Apparently these were standard duties for teachers in small schools at the time, however it was the non-classroom expectations that fueled her support of unions. She told me that when she was hired, she was told that if she were to become engaged, she would be expected to resign her position. Later, that rule was loosened to being married. By the time she was married, the rule had morphed to being pregnant. That was the line over which she could not cross. She resigned when she got pregnant and was told that her career as a teacher was over. Later, after her second child, she inquired whether she could teach again and was told that she could, but that she would have to go on a religious retreat to be “freshened.”  She refused, and two children and 17 years later she was indeed hired to teach math at Merrimack High School, where she taught until the age of 66.  

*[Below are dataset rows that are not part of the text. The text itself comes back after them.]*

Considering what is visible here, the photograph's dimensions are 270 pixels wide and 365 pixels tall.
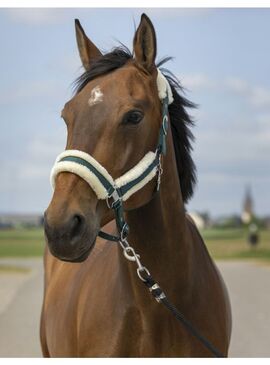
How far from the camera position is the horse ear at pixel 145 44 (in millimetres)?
3277

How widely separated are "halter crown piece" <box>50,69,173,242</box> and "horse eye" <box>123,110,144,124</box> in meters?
0.21

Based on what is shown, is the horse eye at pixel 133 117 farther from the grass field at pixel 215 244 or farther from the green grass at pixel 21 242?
the green grass at pixel 21 242

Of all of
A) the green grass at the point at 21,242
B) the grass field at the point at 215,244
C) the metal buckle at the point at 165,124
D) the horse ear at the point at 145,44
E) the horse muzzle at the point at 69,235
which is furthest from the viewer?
the green grass at the point at 21,242

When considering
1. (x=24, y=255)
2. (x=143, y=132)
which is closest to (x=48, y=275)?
(x=143, y=132)

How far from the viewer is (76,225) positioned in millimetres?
2859

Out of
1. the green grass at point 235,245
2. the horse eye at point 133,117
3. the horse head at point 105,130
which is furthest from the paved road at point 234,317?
the green grass at point 235,245

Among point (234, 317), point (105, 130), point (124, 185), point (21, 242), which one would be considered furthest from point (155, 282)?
point (21, 242)

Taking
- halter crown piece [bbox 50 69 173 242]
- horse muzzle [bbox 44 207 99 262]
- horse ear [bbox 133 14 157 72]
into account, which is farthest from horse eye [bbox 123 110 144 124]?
horse muzzle [bbox 44 207 99 262]

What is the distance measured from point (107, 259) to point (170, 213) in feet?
1.92

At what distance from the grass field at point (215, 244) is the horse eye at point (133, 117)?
94.0 feet

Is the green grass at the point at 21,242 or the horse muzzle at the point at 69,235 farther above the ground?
the green grass at the point at 21,242

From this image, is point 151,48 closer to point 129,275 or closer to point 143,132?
point 143,132

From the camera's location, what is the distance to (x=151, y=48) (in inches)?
132

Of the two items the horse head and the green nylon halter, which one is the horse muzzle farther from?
the green nylon halter
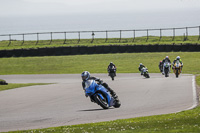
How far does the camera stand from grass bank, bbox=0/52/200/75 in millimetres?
46062

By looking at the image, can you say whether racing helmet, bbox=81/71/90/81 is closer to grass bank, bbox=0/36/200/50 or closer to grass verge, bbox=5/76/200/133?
grass verge, bbox=5/76/200/133

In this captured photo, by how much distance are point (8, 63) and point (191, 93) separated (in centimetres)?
3298

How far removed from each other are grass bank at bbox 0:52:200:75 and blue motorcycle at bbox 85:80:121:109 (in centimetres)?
2689

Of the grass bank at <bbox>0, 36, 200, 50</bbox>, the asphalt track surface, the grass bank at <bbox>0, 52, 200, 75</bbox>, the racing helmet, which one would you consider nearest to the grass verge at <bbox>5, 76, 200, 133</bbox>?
the asphalt track surface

Apparently the prohibition on pregnant teachers was still in effect many years later. My sister Dianne told me that in 1968 she was sent a letter from the Fall Mountain Regional school board demanding her resignation after she told them she was pregnant. She said the letter referred to her condition as a “sickness.” She told them that she had no intention of resigning her position. She said they never got back to her and never followed through on their resignation demand.

Millie sounded a bit bitter about those early experiences, but one other seemed to solidify her support of unions. In her third year of teaching, the school board hired a man to be the teaching principal at McGraw.  She said he had a college degree, but not in education, no experience, and no certification to teach, and that in fact he was only going to be there until he found a suitable job in his field. She said he was given twice her pay, mainly because he was married and needed the money. She told me he was a complete failure at the school and mercifully found a job late in the school year. The four female teachers were not sad to see him go.

Millie loved teaching and wanted to be a teacher from an early age, putting her at odds with her mother Effie Sleeper. Effie was a teacher herself until she married, and resented the life it afforded in the early 20th century. As part of her pay, she was force to board with her students’ families, moving every few weeks during the school year. In the summer she was on her own. She was underpaid, overworked and, in her view, humiliated. When Millie told her she was going to become a teacher, Effie all but disowned her, and never gave her money for college. But Millie soldiered on. She graduated from UNH while receiving a variety of scholarships and working for the math department, who took special interest in her. She also worked at a soda fountain as a waitress during her years there.

My family was then and is now very conservative politically, starting with my father Chappie and reinforced by his sons Edmund and Kevin. I was very liberal from an early age and felt my differences with my father and brothers, but not so much with my mother. In my view, Millie was a closet liberal, always supporting my father’s views in public, but perhaps quietly pressing her own views privately.  Certainly her strong support for the teachers’ association was evident and perhaps informed her thinking on other political issues as well.